Girl reporter breaks news — and gender stereotypes

Hilde with Malala and Ziauddin in July 2016.

Hilde with Malala and Ziauddin in July 2016.

Since starting her newspaper at age 7, Hilde's investigative journalism challenges conventional roles for girls and inspires fans all over the world.

If you’re going to underestimate 10-year-old journalist Hilde, she has some advice for you: “Go ahead, but do it at your own risk.”

Three years ago, the burgeoning reporter started The Orange Street News — “The ONLY newspaper devoted to Selinsgrove — in her hometown in Pennsylvania. She regularly scoops larger local outlets by breaking major stories, including a murder last year, a recent scandal at the fire department and the emergence of a drug epidemic at the high school.

We spoke with Hilde about what she’s been up to in the past year, the importance of education and how she responds to critics who say girls should be “playing with dolls” instead of reporting the news.
= = = = = = =
__TO-DO LIST__
a. List the major stories the article says Hilde broke ahead of larger local outlets.
b. Reproduce the article word for word, from "If you’re going" to "the high school.".
The lines after this point are separate material, unrelated to the article above.

__COLLECTED MATERIAL__
= = = = = = =
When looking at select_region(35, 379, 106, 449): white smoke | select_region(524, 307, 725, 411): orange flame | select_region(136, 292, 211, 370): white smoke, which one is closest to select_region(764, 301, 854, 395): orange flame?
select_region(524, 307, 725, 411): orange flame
= = = = = = =
__EXPECTED ANSWERS__
a.
- A murder last year
- A recent scandal at the fire department
- The emergence of a drug epidemic at the high school

b.
If you’re going to underestimate 10-year-old journalist Hilde, she has some advice for you: “Go ahead, but do it at your own risk.”

Three years ago, the burgeoning reporter started The Orange Street News — “The ONLY newspaper devoted to Selinsgrove — in her hometown in Pennsylvania. She regularly scoops larger local outlets by breaking major stories, including a murder last year, a recent scandal at the fire department and the emergence of a drug epidemic at the high school.